Empowered Teams, Balance, and Trust

For a team to be truly empowered, it must have the ability to decide what to work on and how to approach it—while always staying aligned with the organization’s needs. This means properly balancing short-, medium-, and long-term priorities, as well as finding the right mix between behavioral changes (new features) and structural changes (design improvements or architectural changes).
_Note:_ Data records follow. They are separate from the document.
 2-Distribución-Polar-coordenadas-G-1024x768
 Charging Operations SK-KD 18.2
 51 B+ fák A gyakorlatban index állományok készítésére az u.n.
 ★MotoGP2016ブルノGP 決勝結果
If the team lacks this decision-making power and an external entity dictates what they should work on at all times—without real discussion—several common problems tend to arise:
  • An imbalance in priorities, which over time slows the team down.
  • The accumulation of technical debt or a decline in code quality.
  • The addition of new features without the necessary evolution of the system’s architecture.
https://x.com/johncutlefish/status/1622093852969680896

How to Enable Teams to Make These Decisions

In my experience, ensuring that the team can take ownership of these decisions requires:
  • Earning the organization’s trust by working responsibly and staying aligned with business needs.
  • Delivering quickly and in small steps, making it much easier to continuously blend small behavioral changes with structural improvements. This ensures a continuous flow of user value while maintaining the system’s evolution and sustainability.
Following Lean Software Development and Extreme Programming (XP), which naturally guide us toward this way of working—small steps, maximizing value.
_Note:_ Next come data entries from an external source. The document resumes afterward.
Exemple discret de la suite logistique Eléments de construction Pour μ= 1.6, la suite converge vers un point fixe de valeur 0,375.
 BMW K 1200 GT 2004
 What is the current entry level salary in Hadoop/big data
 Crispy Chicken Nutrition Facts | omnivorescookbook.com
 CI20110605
Ultimately, Lean Software Development aims to create positive feedback loops, where:
  • Small, incremental impacts build trust within the organization.
  • That trust leads to greater autonomy for the team.
  • Autonomy enables better decision-making, driving continuous improvement (Kaizen).
If the team is not initially truly empowered, it is up to us to analyze the situation and propose or implement small changes to improve it. The most crucial aspect of this process is earning the organization’s trust, as this is what accelerates the shift toward empowerment. After all, no one will grant more autonomy unless the team consistently demonstrates, step by step, that it is responsible and systematically strives to achieve a positive impact.

Just as Lean creates a positive reinforcement loop, where:
  • We gain more autonomy, which allows us to have a greater impact, and
  • That impact generates even more autonomy for the team,
there is also a negative reinforcement loop:
  • If the team fails to deliver frequently or with the necessary quality, the organization trusts it less.
  • That lack of trust reduces the team’s ability to make decisions, limiting its autonomy.
  • In turn, this reduces opportunities to improve delivery frequency and quality, perpetuating the negative cycle.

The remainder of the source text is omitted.